Spatial questions based on pictures
::::::::::

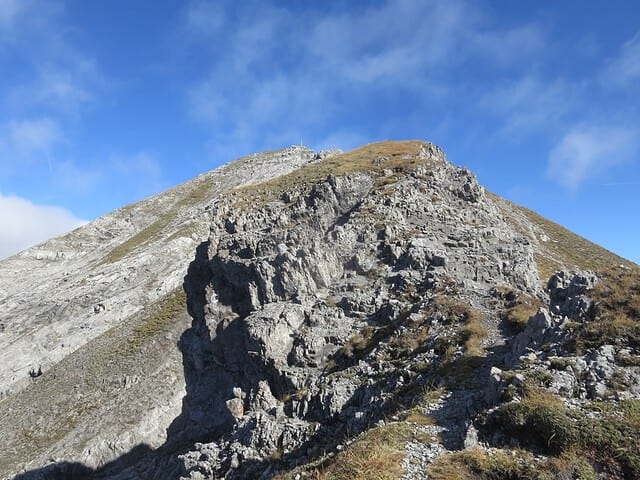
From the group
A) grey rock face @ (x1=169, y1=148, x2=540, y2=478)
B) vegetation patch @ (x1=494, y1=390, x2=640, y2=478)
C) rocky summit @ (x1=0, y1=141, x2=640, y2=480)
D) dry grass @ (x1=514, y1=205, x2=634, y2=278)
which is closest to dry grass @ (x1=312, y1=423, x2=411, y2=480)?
rocky summit @ (x1=0, y1=141, x2=640, y2=480)

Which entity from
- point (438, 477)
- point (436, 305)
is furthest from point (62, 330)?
point (438, 477)

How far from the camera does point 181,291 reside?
2904 inches

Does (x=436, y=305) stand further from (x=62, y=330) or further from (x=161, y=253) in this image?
(x=161, y=253)

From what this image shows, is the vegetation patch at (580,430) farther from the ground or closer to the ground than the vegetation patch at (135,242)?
closer to the ground

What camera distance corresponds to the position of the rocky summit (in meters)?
12.9

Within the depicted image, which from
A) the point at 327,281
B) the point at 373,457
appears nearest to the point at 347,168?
the point at 327,281

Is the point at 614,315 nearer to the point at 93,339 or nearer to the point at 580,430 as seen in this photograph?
the point at 580,430

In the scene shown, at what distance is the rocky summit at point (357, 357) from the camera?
12883 mm

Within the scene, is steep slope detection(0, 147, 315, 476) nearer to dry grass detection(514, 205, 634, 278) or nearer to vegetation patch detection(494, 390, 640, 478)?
vegetation patch detection(494, 390, 640, 478)

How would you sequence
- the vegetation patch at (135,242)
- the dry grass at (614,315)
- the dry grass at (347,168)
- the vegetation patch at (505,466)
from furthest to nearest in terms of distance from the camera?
the vegetation patch at (135,242)
the dry grass at (347,168)
the dry grass at (614,315)
the vegetation patch at (505,466)

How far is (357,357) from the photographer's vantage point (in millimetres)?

::::::::::

● **OBJECTIVE**
Which lines in the data above contain the string "detection"? Copy each of them in full.

● **RESPONSE**
Within the scene, is steep slope detection(0, 147, 315, 476) nearer to dry grass detection(514, 205, 634, 278) or nearer to vegetation patch detection(494, 390, 640, 478)?
vegetation patch detection(494, 390, 640, 478)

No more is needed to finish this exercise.